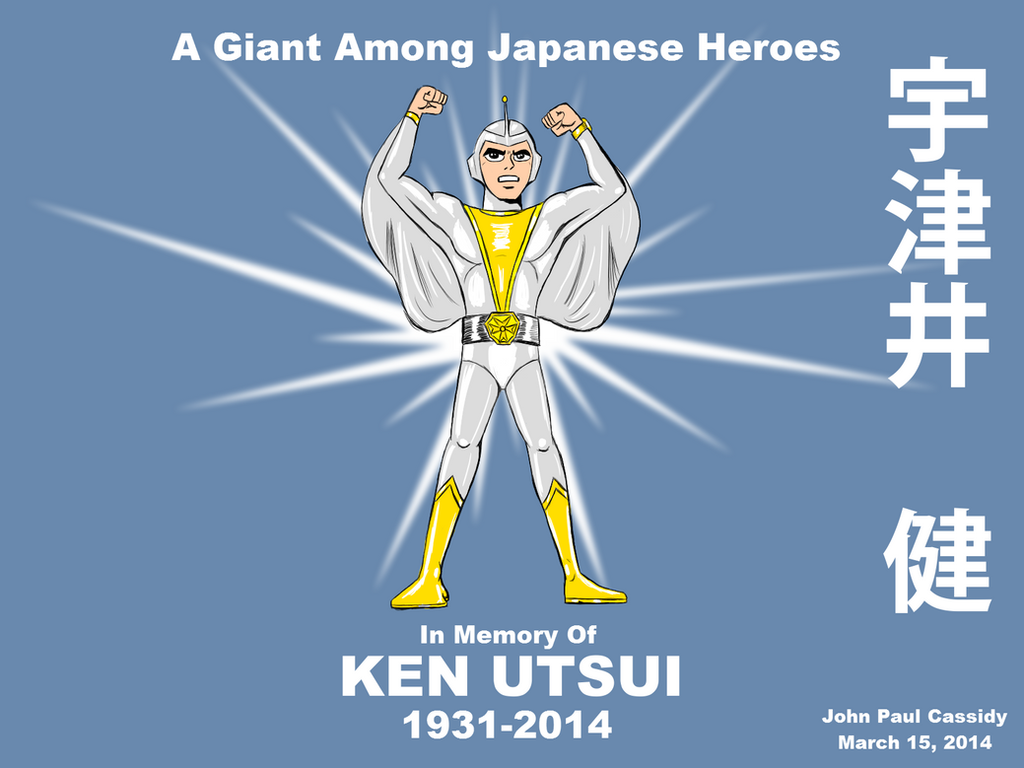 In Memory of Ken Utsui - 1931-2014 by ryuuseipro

* * *

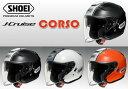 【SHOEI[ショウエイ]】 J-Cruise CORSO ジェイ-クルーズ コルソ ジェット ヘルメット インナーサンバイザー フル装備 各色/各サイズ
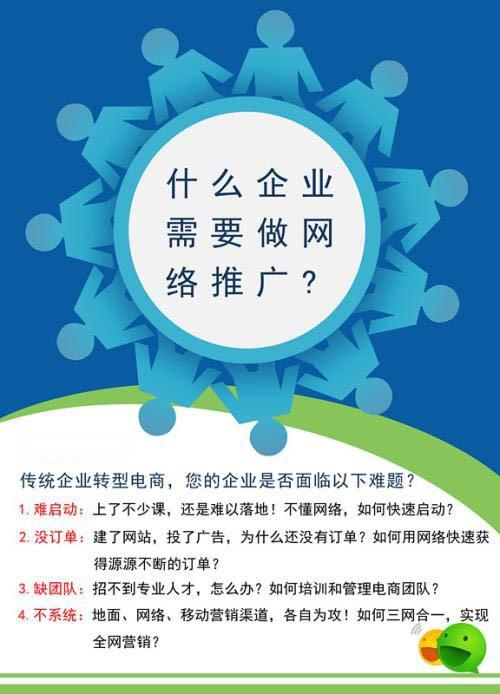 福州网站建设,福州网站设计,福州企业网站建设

--

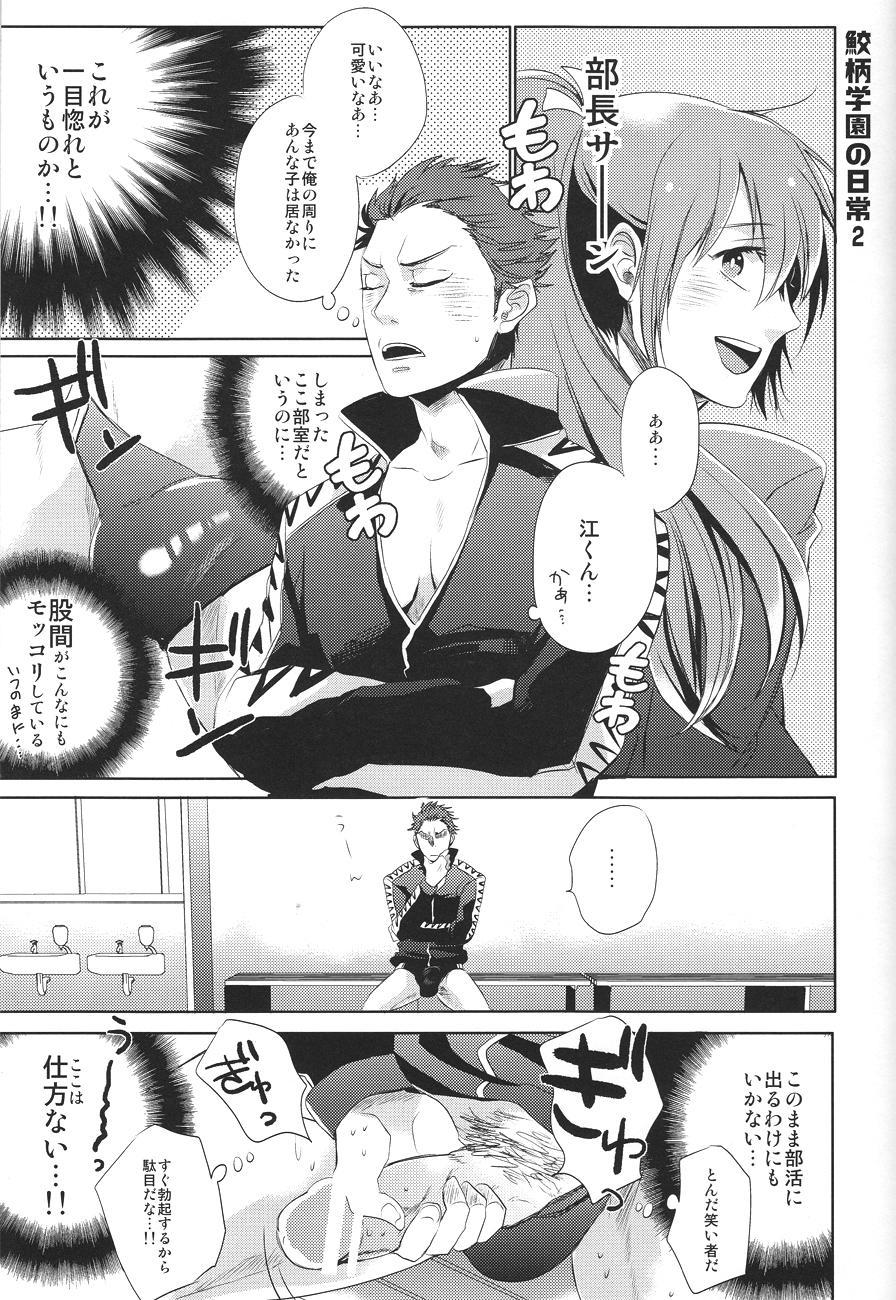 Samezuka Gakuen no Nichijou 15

- _Task to complete_
An exact copy is needed of the stretch above that opens with the line containing "インナーサンバイザー フル装備 各色/各サイズ" and closes with the line containing "福州网站建设,福州网站设计,福州企业网站建设"; the pictures are not part of it.

- _The completed task_
 【SHOEI[ショウエイ]】 J-Cruise CORSO ジェイ-クルーズ コルソ ジェット ヘルメット インナーサンバイザー フル装備 各色/各サイズ
 福州网站建设,福州网站设计,福州企业网站建设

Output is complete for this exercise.